Newspaper Navigator: A New Image Search Tool from the Library of Congress
September 24, 2020
The Library of Congress has just debuted Newspaper Navigator, a new tool for searching over 1.5 million newspaper images in their collections. The Library of Congress and their partners have digitized over 16 million pages of newspapers from across American history as part of their Chronicling America database. The Newspaper Navigator uses machine learning and computer algorithms to enable users to search the databases by both keyword and a new “similar image” search. Newspaper Navigator currently covers roughly 90% of newspaper images from 1900-1963. Everything accessible through the application is in the public domain, so all of the images can be used for free.
Researchers can search for images in the collection in multiple ways. A search can be limited to a particular time range by year or by the state where a paper was located. Users can then enter keywords to search for images, and Newspaper Navigator extracts keywords from the newspaper to identify images. Users can also use a the newly designed tool to do a similar image search, which uses those algorithms to identify images that resemble the initial image. Newspaper Navigator uses machine learning to continually improve its search capabilities. More information about these search processes can be found here.
Newspaper Navigator was designed by Ben Lee as part of the Innovator in Residence Program at the Library of Congress. The program supports “innovative and creative uses” of the Library’s collections. Past residents also created applications utilizing the Library’s sound and art collections. Lee was inspired to apply because of an earlier crowd-sourced project with the Library called Beyond Words, in which members of the public identified keywords for images in the newspaper collections. Newspaper Navigator builds on that project, using the keyword metadata and adding the similar image search.
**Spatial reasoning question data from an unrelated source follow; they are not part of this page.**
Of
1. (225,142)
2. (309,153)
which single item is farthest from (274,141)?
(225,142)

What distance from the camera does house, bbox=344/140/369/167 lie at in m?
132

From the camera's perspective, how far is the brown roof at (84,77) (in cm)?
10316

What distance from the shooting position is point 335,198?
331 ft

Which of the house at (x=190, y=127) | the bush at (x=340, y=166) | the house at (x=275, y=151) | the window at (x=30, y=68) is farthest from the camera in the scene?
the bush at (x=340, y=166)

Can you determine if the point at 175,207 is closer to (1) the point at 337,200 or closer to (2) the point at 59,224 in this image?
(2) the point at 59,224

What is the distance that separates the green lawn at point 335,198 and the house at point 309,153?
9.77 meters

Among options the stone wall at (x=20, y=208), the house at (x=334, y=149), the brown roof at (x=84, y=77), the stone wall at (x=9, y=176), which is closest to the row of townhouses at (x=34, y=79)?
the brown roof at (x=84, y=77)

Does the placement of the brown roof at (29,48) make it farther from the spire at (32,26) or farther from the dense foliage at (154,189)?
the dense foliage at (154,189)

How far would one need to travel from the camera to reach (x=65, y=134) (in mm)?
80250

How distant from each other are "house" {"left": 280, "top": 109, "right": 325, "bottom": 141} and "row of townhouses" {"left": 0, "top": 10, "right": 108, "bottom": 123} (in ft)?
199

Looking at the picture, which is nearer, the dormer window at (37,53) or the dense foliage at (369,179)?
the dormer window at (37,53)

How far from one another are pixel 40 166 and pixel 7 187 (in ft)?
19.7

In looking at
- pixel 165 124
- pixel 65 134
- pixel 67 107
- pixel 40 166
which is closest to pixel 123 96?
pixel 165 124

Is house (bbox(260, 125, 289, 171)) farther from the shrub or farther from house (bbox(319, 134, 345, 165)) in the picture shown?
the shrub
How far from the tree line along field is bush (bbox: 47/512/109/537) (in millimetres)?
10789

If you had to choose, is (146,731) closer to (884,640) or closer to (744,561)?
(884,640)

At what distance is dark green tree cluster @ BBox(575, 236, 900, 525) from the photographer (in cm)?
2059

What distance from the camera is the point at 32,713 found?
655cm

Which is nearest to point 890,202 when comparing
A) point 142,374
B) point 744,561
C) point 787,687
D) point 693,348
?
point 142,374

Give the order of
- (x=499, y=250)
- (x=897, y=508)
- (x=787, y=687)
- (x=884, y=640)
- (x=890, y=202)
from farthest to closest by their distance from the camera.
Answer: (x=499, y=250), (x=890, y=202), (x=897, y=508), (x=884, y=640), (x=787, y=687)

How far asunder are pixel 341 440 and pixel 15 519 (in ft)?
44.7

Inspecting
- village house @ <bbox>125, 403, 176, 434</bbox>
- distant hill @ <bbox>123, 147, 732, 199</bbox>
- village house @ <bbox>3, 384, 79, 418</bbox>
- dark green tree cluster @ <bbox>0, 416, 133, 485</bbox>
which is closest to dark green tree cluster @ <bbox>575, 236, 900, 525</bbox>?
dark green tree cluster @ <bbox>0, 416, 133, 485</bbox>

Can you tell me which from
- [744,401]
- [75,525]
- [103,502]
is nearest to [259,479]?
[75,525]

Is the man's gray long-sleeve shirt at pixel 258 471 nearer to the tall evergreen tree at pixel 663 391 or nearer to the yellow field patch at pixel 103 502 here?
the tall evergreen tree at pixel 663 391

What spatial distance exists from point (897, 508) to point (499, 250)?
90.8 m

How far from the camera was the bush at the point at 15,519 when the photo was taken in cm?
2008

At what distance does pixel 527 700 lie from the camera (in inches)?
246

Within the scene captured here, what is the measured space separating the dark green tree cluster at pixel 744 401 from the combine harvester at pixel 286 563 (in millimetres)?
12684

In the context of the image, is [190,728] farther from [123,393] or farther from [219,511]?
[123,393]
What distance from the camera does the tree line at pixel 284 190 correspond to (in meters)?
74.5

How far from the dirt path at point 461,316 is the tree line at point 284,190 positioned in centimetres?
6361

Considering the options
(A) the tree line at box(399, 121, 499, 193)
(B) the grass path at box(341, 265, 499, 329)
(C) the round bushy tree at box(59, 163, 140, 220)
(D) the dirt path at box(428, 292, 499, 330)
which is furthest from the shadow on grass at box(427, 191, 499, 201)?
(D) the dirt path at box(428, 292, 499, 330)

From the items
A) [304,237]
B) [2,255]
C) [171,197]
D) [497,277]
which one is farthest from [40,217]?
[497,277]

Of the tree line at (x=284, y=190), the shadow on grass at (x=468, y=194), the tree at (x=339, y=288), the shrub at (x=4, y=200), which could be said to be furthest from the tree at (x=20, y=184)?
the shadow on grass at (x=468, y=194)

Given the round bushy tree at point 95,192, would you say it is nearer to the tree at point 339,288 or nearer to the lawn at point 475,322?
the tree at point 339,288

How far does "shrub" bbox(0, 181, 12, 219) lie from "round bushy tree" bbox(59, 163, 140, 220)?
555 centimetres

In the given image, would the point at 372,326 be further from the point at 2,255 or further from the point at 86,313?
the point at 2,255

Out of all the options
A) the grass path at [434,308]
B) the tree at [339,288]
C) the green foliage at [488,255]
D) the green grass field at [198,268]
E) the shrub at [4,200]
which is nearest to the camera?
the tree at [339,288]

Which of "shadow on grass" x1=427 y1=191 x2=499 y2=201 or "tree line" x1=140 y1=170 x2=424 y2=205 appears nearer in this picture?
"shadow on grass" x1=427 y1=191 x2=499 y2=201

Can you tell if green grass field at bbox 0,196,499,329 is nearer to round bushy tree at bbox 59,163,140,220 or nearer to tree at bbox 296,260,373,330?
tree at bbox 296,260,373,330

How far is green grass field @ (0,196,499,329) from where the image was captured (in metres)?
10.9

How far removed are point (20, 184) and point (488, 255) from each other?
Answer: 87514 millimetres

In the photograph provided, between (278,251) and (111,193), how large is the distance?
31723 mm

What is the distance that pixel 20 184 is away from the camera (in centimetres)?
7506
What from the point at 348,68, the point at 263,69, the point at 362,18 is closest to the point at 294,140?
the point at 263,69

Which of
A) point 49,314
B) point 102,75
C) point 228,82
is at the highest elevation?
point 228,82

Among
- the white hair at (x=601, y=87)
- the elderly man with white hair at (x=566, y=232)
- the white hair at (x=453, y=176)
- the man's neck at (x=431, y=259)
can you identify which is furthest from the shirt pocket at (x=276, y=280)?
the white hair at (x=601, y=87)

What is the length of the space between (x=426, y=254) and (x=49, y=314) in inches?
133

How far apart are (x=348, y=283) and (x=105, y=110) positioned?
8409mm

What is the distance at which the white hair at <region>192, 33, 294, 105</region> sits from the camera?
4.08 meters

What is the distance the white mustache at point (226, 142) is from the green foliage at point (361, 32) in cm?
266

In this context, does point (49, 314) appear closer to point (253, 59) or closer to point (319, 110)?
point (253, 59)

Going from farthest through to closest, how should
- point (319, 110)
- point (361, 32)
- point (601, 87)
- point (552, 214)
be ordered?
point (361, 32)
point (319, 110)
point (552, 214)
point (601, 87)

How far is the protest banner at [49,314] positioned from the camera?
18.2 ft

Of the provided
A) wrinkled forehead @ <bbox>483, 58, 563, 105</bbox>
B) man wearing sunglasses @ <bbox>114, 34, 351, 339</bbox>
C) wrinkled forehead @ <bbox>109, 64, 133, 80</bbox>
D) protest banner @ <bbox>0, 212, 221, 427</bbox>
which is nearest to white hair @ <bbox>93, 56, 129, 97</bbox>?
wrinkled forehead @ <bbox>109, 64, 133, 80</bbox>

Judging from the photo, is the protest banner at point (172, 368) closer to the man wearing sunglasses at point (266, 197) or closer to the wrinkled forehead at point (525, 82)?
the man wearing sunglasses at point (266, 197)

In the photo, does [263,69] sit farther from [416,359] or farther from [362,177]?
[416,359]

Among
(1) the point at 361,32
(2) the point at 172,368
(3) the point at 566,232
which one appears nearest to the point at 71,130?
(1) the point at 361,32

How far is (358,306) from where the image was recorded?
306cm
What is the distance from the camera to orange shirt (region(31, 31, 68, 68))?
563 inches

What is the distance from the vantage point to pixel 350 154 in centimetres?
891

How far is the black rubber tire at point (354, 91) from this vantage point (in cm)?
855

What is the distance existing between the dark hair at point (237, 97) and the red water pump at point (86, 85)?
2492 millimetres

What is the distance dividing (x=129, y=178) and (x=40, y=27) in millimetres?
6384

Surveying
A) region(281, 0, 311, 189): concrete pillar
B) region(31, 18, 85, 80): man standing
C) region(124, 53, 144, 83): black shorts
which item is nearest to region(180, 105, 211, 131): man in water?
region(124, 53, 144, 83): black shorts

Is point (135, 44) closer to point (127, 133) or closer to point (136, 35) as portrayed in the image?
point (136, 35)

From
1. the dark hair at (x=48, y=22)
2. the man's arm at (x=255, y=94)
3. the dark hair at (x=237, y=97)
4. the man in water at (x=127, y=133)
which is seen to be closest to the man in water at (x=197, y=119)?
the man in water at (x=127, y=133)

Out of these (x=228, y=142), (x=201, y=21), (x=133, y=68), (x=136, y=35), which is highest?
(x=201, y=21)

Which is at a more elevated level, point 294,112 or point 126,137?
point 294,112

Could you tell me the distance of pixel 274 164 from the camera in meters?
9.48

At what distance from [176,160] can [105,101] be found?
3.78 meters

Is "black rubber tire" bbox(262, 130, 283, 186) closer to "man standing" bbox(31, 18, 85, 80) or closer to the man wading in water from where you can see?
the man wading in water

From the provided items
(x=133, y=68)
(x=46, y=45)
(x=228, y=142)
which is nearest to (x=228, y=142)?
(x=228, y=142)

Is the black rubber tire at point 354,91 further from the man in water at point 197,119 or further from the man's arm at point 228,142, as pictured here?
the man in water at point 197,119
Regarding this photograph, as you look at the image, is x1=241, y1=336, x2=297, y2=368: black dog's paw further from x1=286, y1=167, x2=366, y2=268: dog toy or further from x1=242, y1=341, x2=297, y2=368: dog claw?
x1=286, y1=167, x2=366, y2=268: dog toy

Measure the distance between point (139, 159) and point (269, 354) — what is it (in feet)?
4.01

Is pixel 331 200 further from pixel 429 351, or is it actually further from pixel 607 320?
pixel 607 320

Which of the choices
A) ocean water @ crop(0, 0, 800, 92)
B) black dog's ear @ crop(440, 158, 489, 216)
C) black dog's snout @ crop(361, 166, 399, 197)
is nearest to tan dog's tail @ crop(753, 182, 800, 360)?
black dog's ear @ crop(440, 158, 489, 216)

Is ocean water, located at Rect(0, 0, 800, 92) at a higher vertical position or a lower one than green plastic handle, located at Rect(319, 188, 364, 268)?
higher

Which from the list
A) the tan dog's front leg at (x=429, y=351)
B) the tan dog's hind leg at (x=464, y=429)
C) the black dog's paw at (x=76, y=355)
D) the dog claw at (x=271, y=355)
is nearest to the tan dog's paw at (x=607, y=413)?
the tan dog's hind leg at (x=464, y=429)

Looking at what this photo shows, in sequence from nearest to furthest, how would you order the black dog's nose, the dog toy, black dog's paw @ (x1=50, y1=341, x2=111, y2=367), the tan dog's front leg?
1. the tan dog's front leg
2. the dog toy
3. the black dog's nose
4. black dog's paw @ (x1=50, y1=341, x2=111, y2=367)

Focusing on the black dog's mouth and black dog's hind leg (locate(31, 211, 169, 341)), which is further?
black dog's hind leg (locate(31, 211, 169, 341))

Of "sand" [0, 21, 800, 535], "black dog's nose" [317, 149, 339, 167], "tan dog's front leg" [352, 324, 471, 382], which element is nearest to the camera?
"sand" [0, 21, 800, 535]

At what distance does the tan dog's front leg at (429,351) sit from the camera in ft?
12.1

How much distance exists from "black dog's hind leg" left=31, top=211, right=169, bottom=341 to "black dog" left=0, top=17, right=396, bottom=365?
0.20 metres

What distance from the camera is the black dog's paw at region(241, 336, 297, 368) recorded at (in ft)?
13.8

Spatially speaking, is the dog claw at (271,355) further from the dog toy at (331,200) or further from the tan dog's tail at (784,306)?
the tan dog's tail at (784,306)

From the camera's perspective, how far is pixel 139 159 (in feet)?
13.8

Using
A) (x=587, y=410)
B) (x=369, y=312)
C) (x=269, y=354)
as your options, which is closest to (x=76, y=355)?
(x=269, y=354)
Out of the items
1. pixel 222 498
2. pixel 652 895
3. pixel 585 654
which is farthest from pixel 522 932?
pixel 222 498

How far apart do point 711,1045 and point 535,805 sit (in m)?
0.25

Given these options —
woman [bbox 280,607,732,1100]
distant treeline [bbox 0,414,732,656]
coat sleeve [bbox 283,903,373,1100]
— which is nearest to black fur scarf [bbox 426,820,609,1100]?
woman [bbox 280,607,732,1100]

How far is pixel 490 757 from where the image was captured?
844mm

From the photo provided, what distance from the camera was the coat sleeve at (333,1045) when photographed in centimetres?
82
Lee also studied the problem of algorithmic bias and explored its effects on this system. He used four photographs of W.E.B. DuBois as a case study and published a paper discussing the results here.
Newspaper Navigator and the code used to build it are all in the public domain. The developers have also published a white paper on the website, as well as data sets and other materials related to the tool, all for public use.
Newspaper Navigator gives researchers new ways to explore images from across millions of newspapers and further develops search technologies for all libraries and databases. Whether you’re a legal scholar looking for a relevant political cartoon, a lecturer looking for that perfect image to illustrate a point in a slide show, or a student trying to understand a moment in American history, Newspaper Navigator provides new ways of accessing some of the Library of Congress’s core digital collections.